Pre-testing Advertising: Is it a Little Silly?
Opinion
This is a article I wrote recently for B&T magazine – kind of antagonistic by proxy.
I was recently asked by ABC radio to name the four big unanswered questions in our field.
One of the questions I posed was that we don’t know if a campaign or idea is going to work. I was excited about this concept. But, I then came across an article by Millward Brown exclaiming they had the answer. I immediately grew despondent.
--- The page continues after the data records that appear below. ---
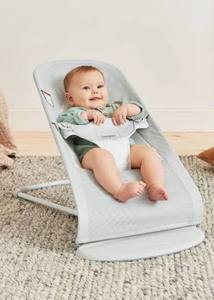lot 11795 image: Babybjorn Bouncer Balance Soft Ergonomic Baby Bouncer (Slight Use)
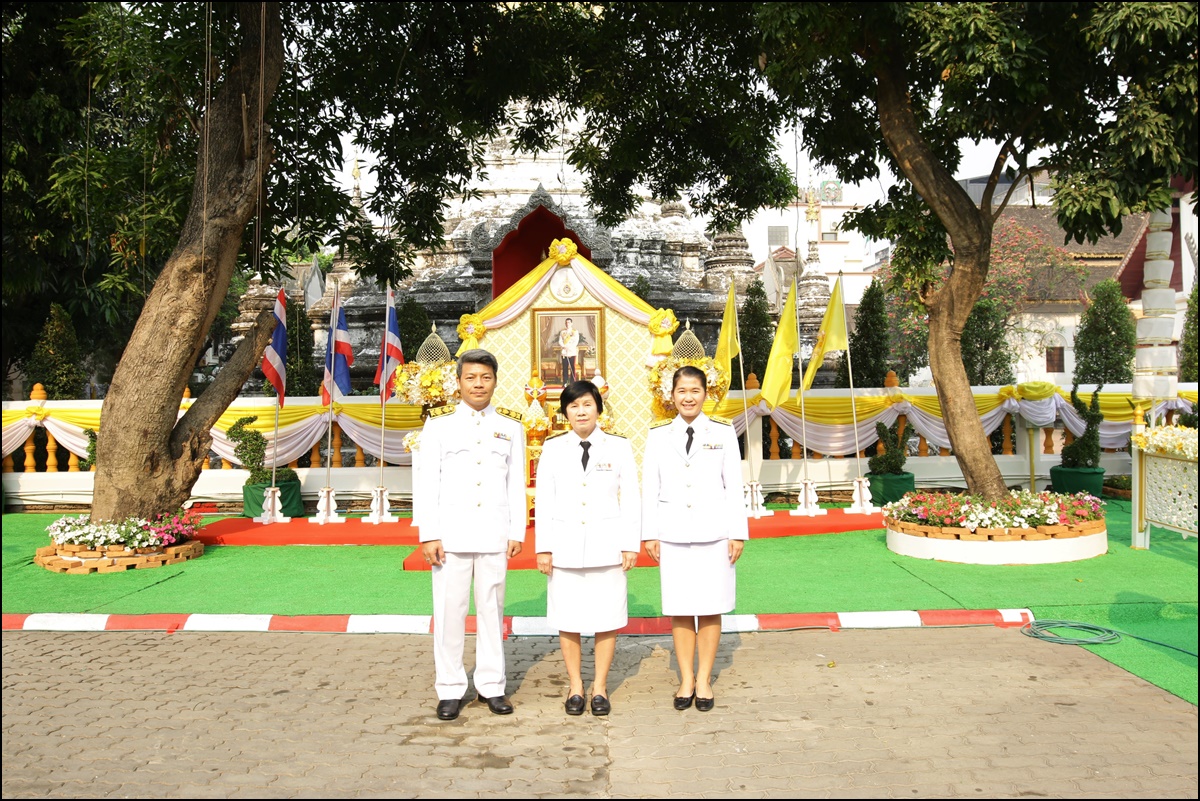 มทร.ล้านนา ร่วมพิธีพลีกรรมตักน้ำศักดิ์สิทธิ์ วัดบุพพาราม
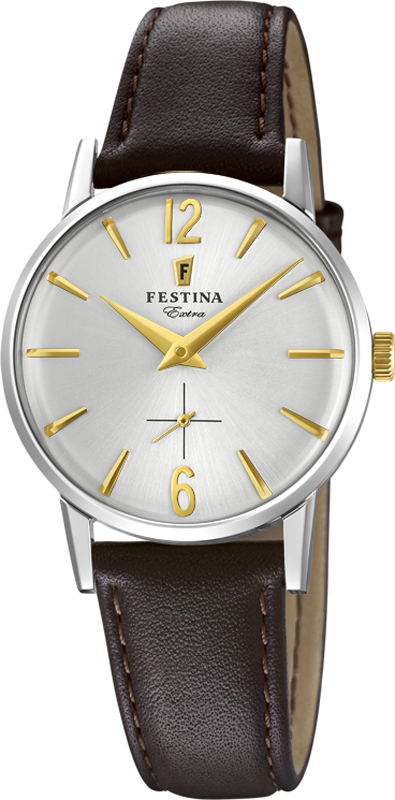 Festina Retro F20254/2 Extra - Re-edition 1948 Horloge
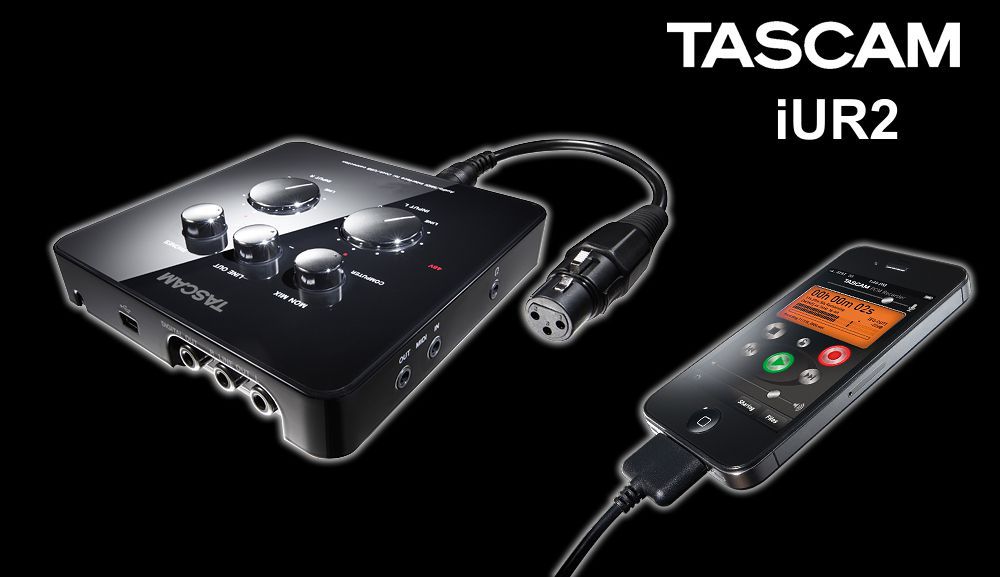 картинка Tascam iU2 от магазина Multimusic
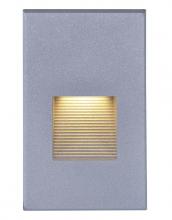  65/410 - LED Vertical Step Light - 3W - 3000K - Gray Finish - 277V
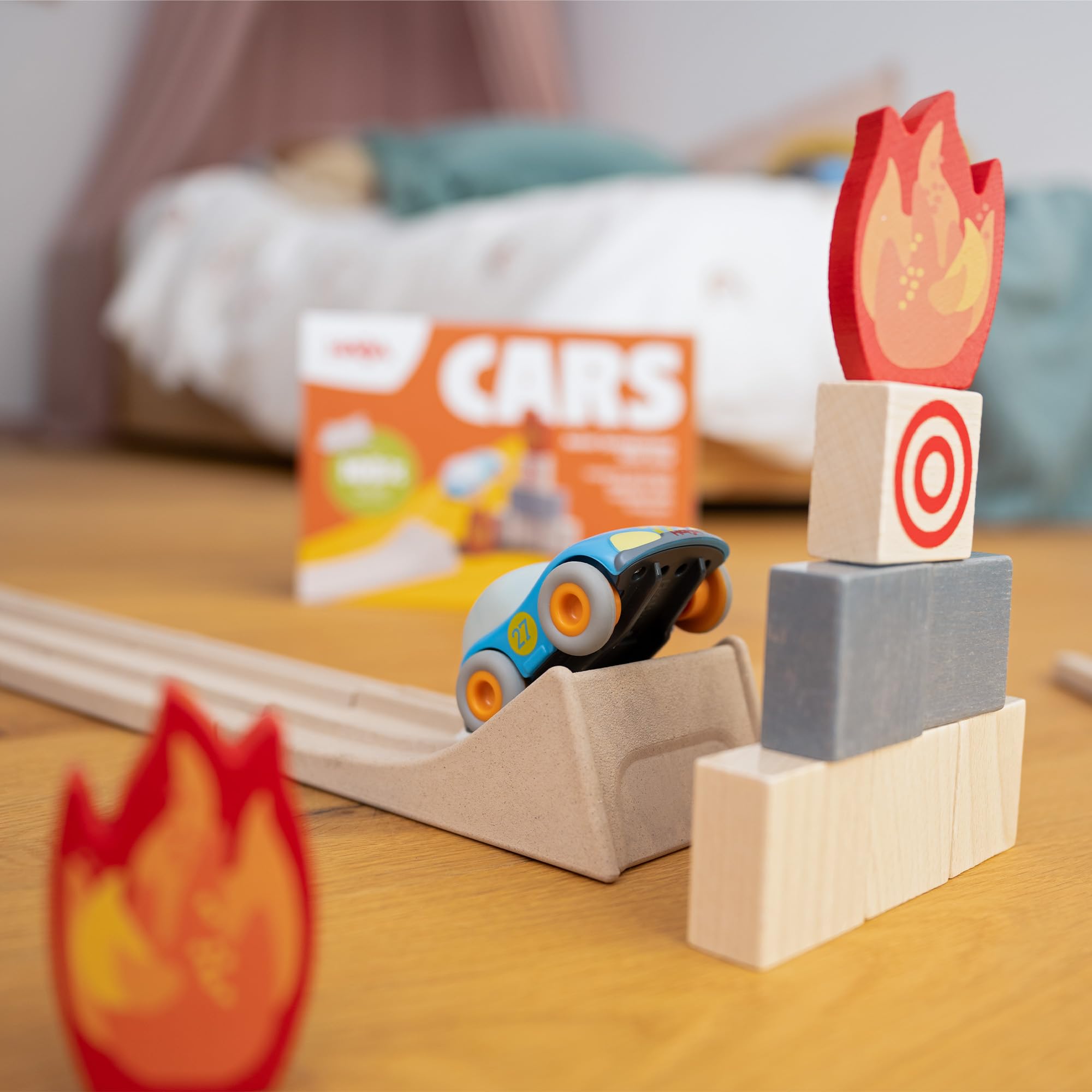 HABA Cars Action Sprungschanze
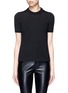 Main View - Click To Enlarge - ISABEL MARANT - 'Clap' split back short sleeve sweater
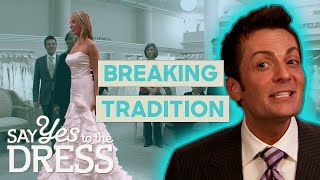 Bride Breaks Tradition By Refusing To Wear The Family Dress  Say Yes To The Dress [upl. by Horne]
However, buried in the comments on this article was a forthright reply by James Hurman, MD at Y&R New Zealand: “How was this little sample
of 1,795 cases chosen from Link’s database of 45,000 case studies? And why is it only consumer packaged goods? And finally – independent research in the US, UK and Germany all shows that 70% of TV ads create a short term sales effect – so although a positive Link score might give you
a fraction better chance of achieving this already highly likely outcome, what are you sacrificing
in terms of efficiency of spend (because with a rational piece of marketing messaging you’ll have to spend many times as much to stand out) or long term brand building (which as MB themselves point out, is compromised by short-term sales driving tactics and ‘persuasion scores’)? There have been three independent studies of pre-testing research since it was invented in the 1950’s and they all show a negative correlation. Would MB consider an independent study of their full Link database?”
Hurman also suggests the concept of pre- testing advertising has no predictive validity in a presentation, in which he quotes the IPA as saying “beware of pre-testing”. The IPA says ‘ads which get favourable pre-test results, actually do worse than ads that didn’t’.
I’m not writing this to have a go at Millward Brown or any other pre-testing research company. It’s a good thing there are people attempting to understand what makes advertising work.
What I guess I’m partially excited about is that we are beginning to lift the rug on why it is that things like pre-testing don’t work.
We, through behavioural economics, are getting better at realising what people say and do are very different things. What people say they like, and what they actually like are very different things. They (we) are incapable of understanding what we like and don’t like, or what will have an impact on us.
If you need sobering up, look up ‘cognitive bias’. We all make cognitive biases (thinking errors). It’s these errors that make trying to work out if an ad will work via pre-testing potentially no better than having an educated guess.